Heregulin injections led to up-regulated transcription and translation of utrophin. Protein levels were increased to a greater degree than RNA levels, which Khurana said is "consistent with what's been shown elsewhere for this particular transcript. The protein hangs on a lot longer than the RNA, so it's probably due to accumulation," though the same effect can be seen to a lesser degree in cell cultures, where relative longevity is less of an issue.

Next, the researchers checked whether that up-regulation had any effect on the muscle itself. The researchers tested muscle fibers from treated and control mice for a variety of morphological features. They found that heregulin treatment reduced inflammation and necrosis in muscles from mdx mice, as well as membrane permeability. As expected, mice lacking utrophin - where there is nothing to up-regulate by heregulin injections - showed no such improvements.

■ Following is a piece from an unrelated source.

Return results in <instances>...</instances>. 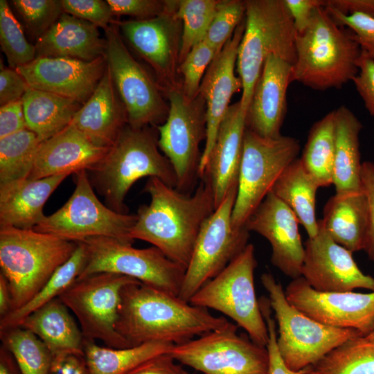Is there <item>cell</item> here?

They also found that treated mice regenerate their muscles less. Usually in mdx mice, "because there is a problem with the muscle, the mouse is compensating by regenerating the muscle a lot," Khurana said. He interprets the reduced regeneration to mean that after heregulin injections, there is less muscle damage that necessitates such regeneration in the first place. "We are not at normal levels; there is still damage going on. But it is certainly an improvement," Khurana said.

Muscles then were dissected and tested for their ability to contract repeatedly in response to stimulation.

"When a muscle is stimulated, it will respond with a contraction of a certain force, but when it is repeatedly stimulated and stretched, the force will drop," Khurana said. "In Duchenne's muscle, that force drop is a lot."

Dissected mdx muscles showed a force drop of nearly 70 percent between the first and 10th stimulation. In contrast, mdx muscles from mice that had been treated with heregulin showed a force drop that was significantly reduced, though still above the force drop of between 40 percent and 50 percent shown by muscles from regular mice.

Khurana pointed out that in the experiments, heregulin treatment improved a number of the problems with the muscle membrane that are seen in Duchenne's muscles, but had no effect on muscle mass. Those findings complement results he and his colleagues published in Nature in 2002 on the effects of inhibiting myostatin, a regulatory protein that inhibits the formation of muscle mass. Inhibiting myostatin in mdx mice led to an increase in muscle mass and strength, but did not fix the problems with the membrane that heregulin now has been shown to address.

The researchers are planning to investigate the long-term effects of heregulin injections next. The experiments reported lasted for three months, but some pathologies in the mdx mice, notably damage to the diaphragm, take longer to become severe.

One advantage of the approach used by the authors is that the heregulin is effective when injected, which means that the approach would not need to wait for improvements in gene therapy to be pursued in the clinic. With reports of cures of immune system disorders followed later by reports of leukemia in some of those cured, it is fair to say that gene therapy has seen dramatic highs and lows in recent years, even taking into account that medical research is pretty much, by definition, a bumpy ride. Khurana said that the pharmacological approach might ultimately be used in tandem with gene-therapy approaches.

"If gene therapy can fix one component and this approach can fix another," he said, "then together they might give you an even better fix."